A 20-year old vulnerability in the Lempel-Ziv-Oberhumer (LZO) compression algorithm – used in some Android phones, the Linux kernel, and even Mars Rovers – was finally patched this week.
Code stemming from the algorithm’s library function has existed in the wild for two decades, but was recycled over and over again, which made it tricky to patch.
While the algorithm has been tweaked over the years, each iteration has featured the same core open source implementation, first written by Markus Oberhumer in 1994.
Version 2.07 of the algorithm fixes the longstanding issue – a subtle integer overflow condition in the “safe” decompressor variants that could have led to a buffer overrun if the algorithm processed any malicious input data.
Lab Mouse Security CEO and Founder Don Bailey discussed the details regarding the long-awaited patch in a blog entry Thursday.
“By reusing code that is known to work well, especially in highly optimized algorithms, projects can become subject to vulnerabilities in what is perceived as trusted code,” Bailey explained
Bailey, who regularly conducts research in the fields of mobile technology, the Internet of Things, and embedded systems, went on to warn that while implementations of LZO are noticeably different, each “variant is vulnerable in the exact same way.” Bailey urges end users who oversee the algorithm to evaluate each implementation for risk, even if it’s already been patched.

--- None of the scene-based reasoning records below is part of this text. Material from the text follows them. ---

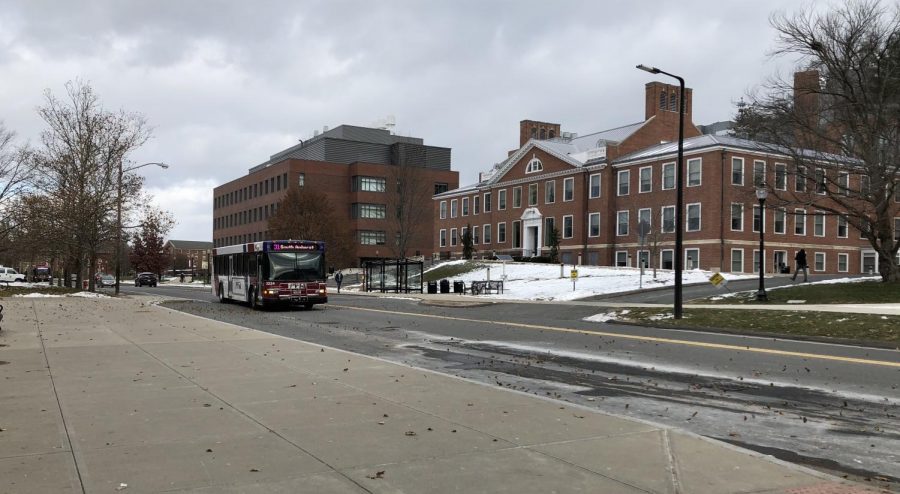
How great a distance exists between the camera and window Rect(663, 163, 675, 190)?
58594mm

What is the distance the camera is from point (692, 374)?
11.3 metres

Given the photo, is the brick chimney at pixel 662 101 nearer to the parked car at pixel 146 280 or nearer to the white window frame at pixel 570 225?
the white window frame at pixel 570 225

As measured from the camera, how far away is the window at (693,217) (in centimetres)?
5581

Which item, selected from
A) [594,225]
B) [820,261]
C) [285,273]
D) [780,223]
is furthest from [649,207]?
[285,273]

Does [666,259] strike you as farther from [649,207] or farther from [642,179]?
[642,179]

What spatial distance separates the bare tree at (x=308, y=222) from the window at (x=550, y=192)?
21.5 m

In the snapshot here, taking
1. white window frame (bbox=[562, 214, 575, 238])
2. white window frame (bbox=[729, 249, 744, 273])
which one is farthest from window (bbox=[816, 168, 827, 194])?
white window frame (bbox=[562, 214, 575, 238])

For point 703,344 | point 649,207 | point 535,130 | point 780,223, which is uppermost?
point 535,130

If left unpatched, the bug can be exploited whenever the algorithm processes a Literal Run, a chunk of data that hasn’t been compressed.
Bailey gives a series of in depth security solutions that administrators can follow to first, determine if their infrastructure is vulnerable to the flaw and second, how to patch it.

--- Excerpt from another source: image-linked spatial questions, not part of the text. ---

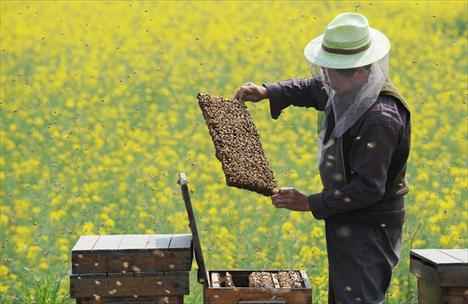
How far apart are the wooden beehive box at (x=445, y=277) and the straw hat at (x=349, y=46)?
42.1 inches

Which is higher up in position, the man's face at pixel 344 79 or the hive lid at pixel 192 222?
the man's face at pixel 344 79

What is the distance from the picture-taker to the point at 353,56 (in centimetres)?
400

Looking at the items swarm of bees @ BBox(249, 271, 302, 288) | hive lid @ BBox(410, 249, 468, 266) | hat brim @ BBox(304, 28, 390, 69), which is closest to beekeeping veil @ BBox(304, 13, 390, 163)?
hat brim @ BBox(304, 28, 390, 69)

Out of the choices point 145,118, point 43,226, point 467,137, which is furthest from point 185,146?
point 467,137

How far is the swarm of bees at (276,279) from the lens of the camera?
14.3 feet

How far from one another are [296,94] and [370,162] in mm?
900

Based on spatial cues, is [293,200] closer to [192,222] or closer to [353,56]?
[192,222]

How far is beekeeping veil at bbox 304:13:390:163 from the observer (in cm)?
399

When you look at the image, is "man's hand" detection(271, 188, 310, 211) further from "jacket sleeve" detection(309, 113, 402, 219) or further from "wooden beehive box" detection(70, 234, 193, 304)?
"wooden beehive box" detection(70, 234, 193, 304)

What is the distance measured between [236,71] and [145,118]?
1574 millimetres

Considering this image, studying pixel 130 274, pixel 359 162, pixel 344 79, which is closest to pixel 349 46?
pixel 344 79

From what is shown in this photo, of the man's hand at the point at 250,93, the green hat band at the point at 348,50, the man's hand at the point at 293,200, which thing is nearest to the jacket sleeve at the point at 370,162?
the man's hand at the point at 293,200

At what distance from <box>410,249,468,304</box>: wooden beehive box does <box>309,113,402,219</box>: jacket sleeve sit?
0.69 meters

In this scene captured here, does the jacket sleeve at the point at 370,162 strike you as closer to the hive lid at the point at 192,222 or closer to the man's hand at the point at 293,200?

LZO is a portable lossless data compression library that allows for overlapping compression and in-place decompression. Over the years, the algorithm has found its way, one way or another, into a handful of projects such as Android, OpenVPN, MPlayer2, Libav, the Linux kernel and Juniper’s Junos, among other entities.
The algorithm’s crowing achievement to date may be its implementation in NASA’s Mars Curiosity Rover. The robotic rover just completed its first Martian year, 687 Earth days, on Mars earlier this week and like rovers before it, Spirit and Opportunity, has micro controllers on board that use LZO.